On paper, no, because the Astros now will send Dallas Keuchel and Justin Verlander out in Games 5 and 6, and that gives them a clear advantage. Keuchel dominated the Yankees in Game 1, tossing seven scoreless innings and striking out ten batters. Verlander struck out 13 batters in a 124-pitch complete game in which he allowed only a single run. Beyond the mere facts of the box scores, however, the Yankees have looked profoundly overmatched by both of the Astros’ aces, in this postseason and on other occasions on which they’ve faced off against them. Most notably in the 2015 wild-card game at Yankee Stadium when Keuchel pitched six scoreless innings in the 3-0 victory.

But remember: stuff happens.

Stuff like Aaron Judge‘s and Gary Sanchez‘s bats waking up. The two most important sluggers in the Bombers lineup combined to go 3-for-6 with two doubles, a homer, a walk and five RBI in last night’s victory. Each of them had been silent for the first three games of the series but if they’re heating up, the Yankees will be a lot harder to pitch to.

Stuff like Masahiro Tanaka showing that he can tame the Astros’ lineup. Which he did pretty well in Game 1, giving up only two runs on four hits in six innings. He was overshadowed by Keuchel in that game, but it was a good performance against a strong lineup in a hostile environment. Tanaka pitches much better at Yankee Stadium than he does on the road, so don’t for a second think that the Astros bats will have an easy time of it today.

Stuff like the Yankees bullpen still being the Yankees bullpen. Yes, the Astros got to David Robertson yesterday, but it’s still a strong, strong group that gives the Yankees a clear advantage if the game is close late or if they hold a lead.

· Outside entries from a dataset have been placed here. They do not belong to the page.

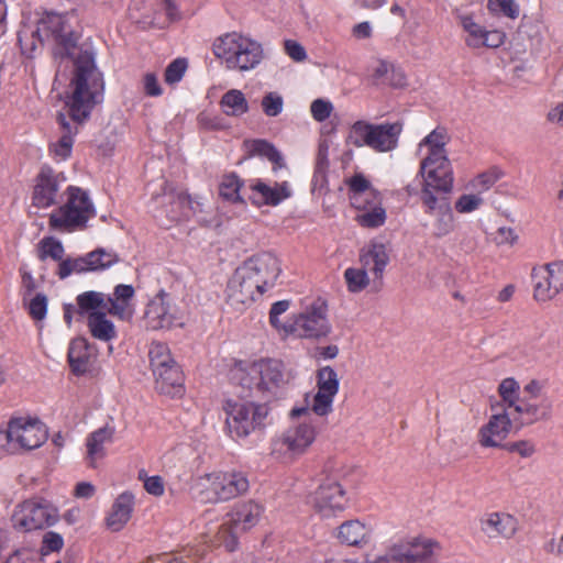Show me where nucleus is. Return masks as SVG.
<instances>
[{
  "mask_svg": "<svg viewBox=\"0 0 563 563\" xmlns=\"http://www.w3.org/2000/svg\"><path fill=\"white\" fill-rule=\"evenodd\" d=\"M233 379L246 391L244 397L275 395L287 383L283 362L273 358L260 360L245 368H236Z\"/></svg>",
  "mask_w": 563,
  "mask_h": 563,
  "instance_id": "4",
  "label": "nucleus"
},
{
  "mask_svg": "<svg viewBox=\"0 0 563 563\" xmlns=\"http://www.w3.org/2000/svg\"><path fill=\"white\" fill-rule=\"evenodd\" d=\"M148 355L152 369L167 368V366L172 367V365H177L170 355L168 346L164 343H152Z\"/></svg>",
  "mask_w": 563,
  "mask_h": 563,
  "instance_id": "44",
  "label": "nucleus"
},
{
  "mask_svg": "<svg viewBox=\"0 0 563 563\" xmlns=\"http://www.w3.org/2000/svg\"><path fill=\"white\" fill-rule=\"evenodd\" d=\"M79 313L104 311L106 296L98 291H86L77 297Z\"/></svg>",
  "mask_w": 563,
  "mask_h": 563,
  "instance_id": "43",
  "label": "nucleus"
},
{
  "mask_svg": "<svg viewBox=\"0 0 563 563\" xmlns=\"http://www.w3.org/2000/svg\"><path fill=\"white\" fill-rule=\"evenodd\" d=\"M310 111H311L312 118L316 121L322 122L331 115V113L333 111V104L330 101L324 100V99H316L311 103Z\"/></svg>",
  "mask_w": 563,
  "mask_h": 563,
  "instance_id": "58",
  "label": "nucleus"
},
{
  "mask_svg": "<svg viewBox=\"0 0 563 563\" xmlns=\"http://www.w3.org/2000/svg\"><path fill=\"white\" fill-rule=\"evenodd\" d=\"M263 112L268 117H277L284 107L283 97L277 92H268L262 99Z\"/></svg>",
  "mask_w": 563,
  "mask_h": 563,
  "instance_id": "52",
  "label": "nucleus"
},
{
  "mask_svg": "<svg viewBox=\"0 0 563 563\" xmlns=\"http://www.w3.org/2000/svg\"><path fill=\"white\" fill-rule=\"evenodd\" d=\"M35 37L40 42L52 40L56 44V55L74 56V74L65 101L67 111L57 114L60 136L56 143L52 144L54 154L65 159L71 153L79 125L88 119L92 108L101 101L104 82L91 52L79 49L75 54L77 37L66 15L47 13L38 22L36 31L32 33L30 44L20 36L19 42L23 53L31 55L35 49Z\"/></svg>",
  "mask_w": 563,
  "mask_h": 563,
  "instance_id": "1",
  "label": "nucleus"
},
{
  "mask_svg": "<svg viewBox=\"0 0 563 563\" xmlns=\"http://www.w3.org/2000/svg\"><path fill=\"white\" fill-rule=\"evenodd\" d=\"M360 261L361 268H347L344 272L347 288L352 292H358L369 284L366 269L373 272L376 278H382L389 262V255L384 244L374 243L367 250L362 251Z\"/></svg>",
  "mask_w": 563,
  "mask_h": 563,
  "instance_id": "7",
  "label": "nucleus"
},
{
  "mask_svg": "<svg viewBox=\"0 0 563 563\" xmlns=\"http://www.w3.org/2000/svg\"><path fill=\"white\" fill-rule=\"evenodd\" d=\"M435 217L433 223V235L437 238H443L448 235L454 229V217L452 213L451 206L444 208V210L432 214Z\"/></svg>",
  "mask_w": 563,
  "mask_h": 563,
  "instance_id": "48",
  "label": "nucleus"
},
{
  "mask_svg": "<svg viewBox=\"0 0 563 563\" xmlns=\"http://www.w3.org/2000/svg\"><path fill=\"white\" fill-rule=\"evenodd\" d=\"M223 409L227 415V427L230 433L238 438H245L256 429L263 428L268 416V408L265 404L253 401L228 400Z\"/></svg>",
  "mask_w": 563,
  "mask_h": 563,
  "instance_id": "6",
  "label": "nucleus"
},
{
  "mask_svg": "<svg viewBox=\"0 0 563 563\" xmlns=\"http://www.w3.org/2000/svg\"><path fill=\"white\" fill-rule=\"evenodd\" d=\"M449 140L450 137L445 129H434L419 143L418 151L420 153L423 147H427L428 153L426 156H448L445 145Z\"/></svg>",
  "mask_w": 563,
  "mask_h": 563,
  "instance_id": "36",
  "label": "nucleus"
},
{
  "mask_svg": "<svg viewBox=\"0 0 563 563\" xmlns=\"http://www.w3.org/2000/svg\"><path fill=\"white\" fill-rule=\"evenodd\" d=\"M155 377V388L158 393L177 397L184 393V377L178 365L167 368L152 369Z\"/></svg>",
  "mask_w": 563,
  "mask_h": 563,
  "instance_id": "24",
  "label": "nucleus"
},
{
  "mask_svg": "<svg viewBox=\"0 0 563 563\" xmlns=\"http://www.w3.org/2000/svg\"><path fill=\"white\" fill-rule=\"evenodd\" d=\"M345 489L341 483L327 482L321 484L311 497V505L322 518H331L346 507Z\"/></svg>",
  "mask_w": 563,
  "mask_h": 563,
  "instance_id": "16",
  "label": "nucleus"
},
{
  "mask_svg": "<svg viewBox=\"0 0 563 563\" xmlns=\"http://www.w3.org/2000/svg\"><path fill=\"white\" fill-rule=\"evenodd\" d=\"M317 387L319 390L336 395L339 391L336 372L330 366L321 367L317 373Z\"/></svg>",
  "mask_w": 563,
  "mask_h": 563,
  "instance_id": "47",
  "label": "nucleus"
},
{
  "mask_svg": "<svg viewBox=\"0 0 563 563\" xmlns=\"http://www.w3.org/2000/svg\"><path fill=\"white\" fill-rule=\"evenodd\" d=\"M4 563H37V552L30 547L15 549Z\"/></svg>",
  "mask_w": 563,
  "mask_h": 563,
  "instance_id": "55",
  "label": "nucleus"
},
{
  "mask_svg": "<svg viewBox=\"0 0 563 563\" xmlns=\"http://www.w3.org/2000/svg\"><path fill=\"white\" fill-rule=\"evenodd\" d=\"M134 497L131 493H122L114 500L106 519L107 526L112 531H120L130 520L133 511Z\"/></svg>",
  "mask_w": 563,
  "mask_h": 563,
  "instance_id": "25",
  "label": "nucleus"
},
{
  "mask_svg": "<svg viewBox=\"0 0 563 563\" xmlns=\"http://www.w3.org/2000/svg\"><path fill=\"white\" fill-rule=\"evenodd\" d=\"M114 432V427L106 424L104 427L93 431L87 438V460L91 467L96 466L98 460L104 457V444L112 441Z\"/></svg>",
  "mask_w": 563,
  "mask_h": 563,
  "instance_id": "30",
  "label": "nucleus"
},
{
  "mask_svg": "<svg viewBox=\"0 0 563 563\" xmlns=\"http://www.w3.org/2000/svg\"><path fill=\"white\" fill-rule=\"evenodd\" d=\"M401 132L402 123L399 121L373 124L371 148L379 153L395 150Z\"/></svg>",
  "mask_w": 563,
  "mask_h": 563,
  "instance_id": "23",
  "label": "nucleus"
},
{
  "mask_svg": "<svg viewBox=\"0 0 563 563\" xmlns=\"http://www.w3.org/2000/svg\"><path fill=\"white\" fill-rule=\"evenodd\" d=\"M212 51L217 58L224 62L227 69L242 73L254 69L264 58L261 43L238 32L217 37Z\"/></svg>",
  "mask_w": 563,
  "mask_h": 563,
  "instance_id": "2",
  "label": "nucleus"
},
{
  "mask_svg": "<svg viewBox=\"0 0 563 563\" xmlns=\"http://www.w3.org/2000/svg\"><path fill=\"white\" fill-rule=\"evenodd\" d=\"M350 190V201L354 208H364L366 202H376L379 194L372 187L368 179L362 174H355L346 181Z\"/></svg>",
  "mask_w": 563,
  "mask_h": 563,
  "instance_id": "27",
  "label": "nucleus"
},
{
  "mask_svg": "<svg viewBox=\"0 0 563 563\" xmlns=\"http://www.w3.org/2000/svg\"><path fill=\"white\" fill-rule=\"evenodd\" d=\"M533 297L548 301L563 289V261L549 263L532 269Z\"/></svg>",
  "mask_w": 563,
  "mask_h": 563,
  "instance_id": "12",
  "label": "nucleus"
},
{
  "mask_svg": "<svg viewBox=\"0 0 563 563\" xmlns=\"http://www.w3.org/2000/svg\"><path fill=\"white\" fill-rule=\"evenodd\" d=\"M373 123L364 120L354 122L347 133L346 143L355 147L368 146L372 144Z\"/></svg>",
  "mask_w": 563,
  "mask_h": 563,
  "instance_id": "40",
  "label": "nucleus"
},
{
  "mask_svg": "<svg viewBox=\"0 0 563 563\" xmlns=\"http://www.w3.org/2000/svg\"><path fill=\"white\" fill-rule=\"evenodd\" d=\"M413 549V538H408L394 543L384 556L387 563H419V555Z\"/></svg>",
  "mask_w": 563,
  "mask_h": 563,
  "instance_id": "34",
  "label": "nucleus"
},
{
  "mask_svg": "<svg viewBox=\"0 0 563 563\" xmlns=\"http://www.w3.org/2000/svg\"><path fill=\"white\" fill-rule=\"evenodd\" d=\"M67 196V201L49 216L52 230L71 232L81 229L95 216L93 205L81 188L68 187Z\"/></svg>",
  "mask_w": 563,
  "mask_h": 563,
  "instance_id": "5",
  "label": "nucleus"
},
{
  "mask_svg": "<svg viewBox=\"0 0 563 563\" xmlns=\"http://www.w3.org/2000/svg\"><path fill=\"white\" fill-rule=\"evenodd\" d=\"M241 183L235 175H228L223 177L220 185V195L230 201H242L240 197Z\"/></svg>",
  "mask_w": 563,
  "mask_h": 563,
  "instance_id": "51",
  "label": "nucleus"
},
{
  "mask_svg": "<svg viewBox=\"0 0 563 563\" xmlns=\"http://www.w3.org/2000/svg\"><path fill=\"white\" fill-rule=\"evenodd\" d=\"M481 530L489 539H510L518 530L517 519L507 512H490L481 519Z\"/></svg>",
  "mask_w": 563,
  "mask_h": 563,
  "instance_id": "21",
  "label": "nucleus"
},
{
  "mask_svg": "<svg viewBox=\"0 0 563 563\" xmlns=\"http://www.w3.org/2000/svg\"><path fill=\"white\" fill-rule=\"evenodd\" d=\"M241 533L239 529L234 527L231 518L229 517L218 530L211 537L210 542L213 547H223L227 551H234L238 545V536Z\"/></svg>",
  "mask_w": 563,
  "mask_h": 563,
  "instance_id": "37",
  "label": "nucleus"
},
{
  "mask_svg": "<svg viewBox=\"0 0 563 563\" xmlns=\"http://www.w3.org/2000/svg\"><path fill=\"white\" fill-rule=\"evenodd\" d=\"M483 203V199L478 195H462L455 202V209L460 213H468L475 211Z\"/></svg>",
  "mask_w": 563,
  "mask_h": 563,
  "instance_id": "59",
  "label": "nucleus"
},
{
  "mask_svg": "<svg viewBox=\"0 0 563 563\" xmlns=\"http://www.w3.org/2000/svg\"><path fill=\"white\" fill-rule=\"evenodd\" d=\"M327 305L317 299L305 308L294 320L290 331L300 338L318 339L330 333Z\"/></svg>",
  "mask_w": 563,
  "mask_h": 563,
  "instance_id": "10",
  "label": "nucleus"
},
{
  "mask_svg": "<svg viewBox=\"0 0 563 563\" xmlns=\"http://www.w3.org/2000/svg\"><path fill=\"white\" fill-rule=\"evenodd\" d=\"M262 514L263 507L253 500H249L238 505L228 517L231 518L236 529L244 532L257 525Z\"/></svg>",
  "mask_w": 563,
  "mask_h": 563,
  "instance_id": "31",
  "label": "nucleus"
},
{
  "mask_svg": "<svg viewBox=\"0 0 563 563\" xmlns=\"http://www.w3.org/2000/svg\"><path fill=\"white\" fill-rule=\"evenodd\" d=\"M371 537L372 529L357 519L344 521L335 532L338 541L347 547L363 548L369 543Z\"/></svg>",
  "mask_w": 563,
  "mask_h": 563,
  "instance_id": "22",
  "label": "nucleus"
},
{
  "mask_svg": "<svg viewBox=\"0 0 563 563\" xmlns=\"http://www.w3.org/2000/svg\"><path fill=\"white\" fill-rule=\"evenodd\" d=\"M144 319L146 328L151 330H169L184 324L181 311L163 290L147 303Z\"/></svg>",
  "mask_w": 563,
  "mask_h": 563,
  "instance_id": "9",
  "label": "nucleus"
},
{
  "mask_svg": "<svg viewBox=\"0 0 563 563\" xmlns=\"http://www.w3.org/2000/svg\"><path fill=\"white\" fill-rule=\"evenodd\" d=\"M264 292L262 288L239 266L227 286V303L236 311L247 308Z\"/></svg>",
  "mask_w": 563,
  "mask_h": 563,
  "instance_id": "15",
  "label": "nucleus"
},
{
  "mask_svg": "<svg viewBox=\"0 0 563 563\" xmlns=\"http://www.w3.org/2000/svg\"><path fill=\"white\" fill-rule=\"evenodd\" d=\"M10 422L19 452L37 449L47 440V429L37 420L15 418Z\"/></svg>",
  "mask_w": 563,
  "mask_h": 563,
  "instance_id": "18",
  "label": "nucleus"
},
{
  "mask_svg": "<svg viewBox=\"0 0 563 563\" xmlns=\"http://www.w3.org/2000/svg\"><path fill=\"white\" fill-rule=\"evenodd\" d=\"M246 146L249 147L251 155H260L269 159L274 164V172L285 167V163L280 153L269 142L265 140H254L247 142Z\"/></svg>",
  "mask_w": 563,
  "mask_h": 563,
  "instance_id": "39",
  "label": "nucleus"
},
{
  "mask_svg": "<svg viewBox=\"0 0 563 563\" xmlns=\"http://www.w3.org/2000/svg\"><path fill=\"white\" fill-rule=\"evenodd\" d=\"M220 106L229 117H241L249 112V102L244 93L238 89L227 91L220 100Z\"/></svg>",
  "mask_w": 563,
  "mask_h": 563,
  "instance_id": "35",
  "label": "nucleus"
},
{
  "mask_svg": "<svg viewBox=\"0 0 563 563\" xmlns=\"http://www.w3.org/2000/svg\"><path fill=\"white\" fill-rule=\"evenodd\" d=\"M95 355L88 341L84 338H76L70 342L68 350V361L73 372L81 375L89 371Z\"/></svg>",
  "mask_w": 563,
  "mask_h": 563,
  "instance_id": "26",
  "label": "nucleus"
},
{
  "mask_svg": "<svg viewBox=\"0 0 563 563\" xmlns=\"http://www.w3.org/2000/svg\"><path fill=\"white\" fill-rule=\"evenodd\" d=\"M316 430L309 423H298L288 428L274 441L272 453L285 462L292 461L303 454L312 444Z\"/></svg>",
  "mask_w": 563,
  "mask_h": 563,
  "instance_id": "8",
  "label": "nucleus"
},
{
  "mask_svg": "<svg viewBox=\"0 0 563 563\" xmlns=\"http://www.w3.org/2000/svg\"><path fill=\"white\" fill-rule=\"evenodd\" d=\"M56 510L46 504L26 500L20 504L12 515L14 528L22 531L43 529L56 521Z\"/></svg>",
  "mask_w": 563,
  "mask_h": 563,
  "instance_id": "11",
  "label": "nucleus"
},
{
  "mask_svg": "<svg viewBox=\"0 0 563 563\" xmlns=\"http://www.w3.org/2000/svg\"><path fill=\"white\" fill-rule=\"evenodd\" d=\"M87 324L91 335L100 341L108 342L117 334L113 323L107 318L104 311L90 312Z\"/></svg>",
  "mask_w": 563,
  "mask_h": 563,
  "instance_id": "33",
  "label": "nucleus"
},
{
  "mask_svg": "<svg viewBox=\"0 0 563 563\" xmlns=\"http://www.w3.org/2000/svg\"><path fill=\"white\" fill-rule=\"evenodd\" d=\"M86 261L89 266V271H102L119 261L115 253L107 251L104 249H97L86 255Z\"/></svg>",
  "mask_w": 563,
  "mask_h": 563,
  "instance_id": "45",
  "label": "nucleus"
},
{
  "mask_svg": "<svg viewBox=\"0 0 563 563\" xmlns=\"http://www.w3.org/2000/svg\"><path fill=\"white\" fill-rule=\"evenodd\" d=\"M0 452L8 454L19 453L18 444L14 441L11 422L5 430H0Z\"/></svg>",
  "mask_w": 563,
  "mask_h": 563,
  "instance_id": "61",
  "label": "nucleus"
},
{
  "mask_svg": "<svg viewBox=\"0 0 563 563\" xmlns=\"http://www.w3.org/2000/svg\"><path fill=\"white\" fill-rule=\"evenodd\" d=\"M27 309L34 320H43L47 312V297L43 294H37L31 299Z\"/></svg>",
  "mask_w": 563,
  "mask_h": 563,
  "instance_id": "57",
  "label": "nucleus"
},
{
  "mask_svg": "<svg viewBox=\"0 0 563 563\" xmlns=\"http://www.w3.org/2000/svg\"><path fill=\"white\" fill-rule=\"evenodd\" d=\"M85 272H89L86 256L76 258L68 257L59 262L57 275L59 278L64 279L71 274H80Z\"/></svg>",
  "mask_w": 563,
  "mask_h": 563,
  "instance_id": "49",
  "label": "nucleus"
},
{
  "mask_svg": "<svg viewBox=\"0 0 563 563\" xmlns=\"http://www.w3.org/2000/svg\"><path fill=\"white\" fill-rule=\"evenodd\" d=\"M361 212L355 217V221L363 228L374 229L383 225L386 220L385 209L382 207L380 197L376 202L368 201L364 208H356Z\"/></svg>",
  "mask_w": 563,
  "mask_h": 563,
  "instance_id": "32",
  "label": "nucleus"
},
{
  "mask_svg": "<svg viewBox=\"0 0 563 563\" xmlns=\"http://www.w3.org/2000/svg\"><path fill=\"white\" fill-rule=\"evenodd\" d=\"M488 8L495 13H503L511 19L518 15V7L514 0H488Z\"/></svg>",
  "mask_w": 563,
  "mask_h": 563,
  "instance_id": "56",
  "label": "nucleus"
},
{
  "mask_svg": "<svg viewBox=\"0 0 563 563\" xmlns=\"http://www.w3.org/2000/svg\"><path fill=\"white\" fill-rule=\"evenodd\" d=\"M64 540L59 533L54 531H47L43 536L40 554L42 556H45L52 552H58L62 550Z\"/></svg>",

All of which is to say that we have ourselves a series, friends. While, 48 hours ago, it seemed like we were on our way to an Astros coronation, the Yankees have shown up in a major way in Games 3 and 4. If you’re an Astros fan you should feel pretty confident with Keuchel and Verlander heading into action over the next two games, but we have learned that absolutely nothing is guaranteed in the postseason.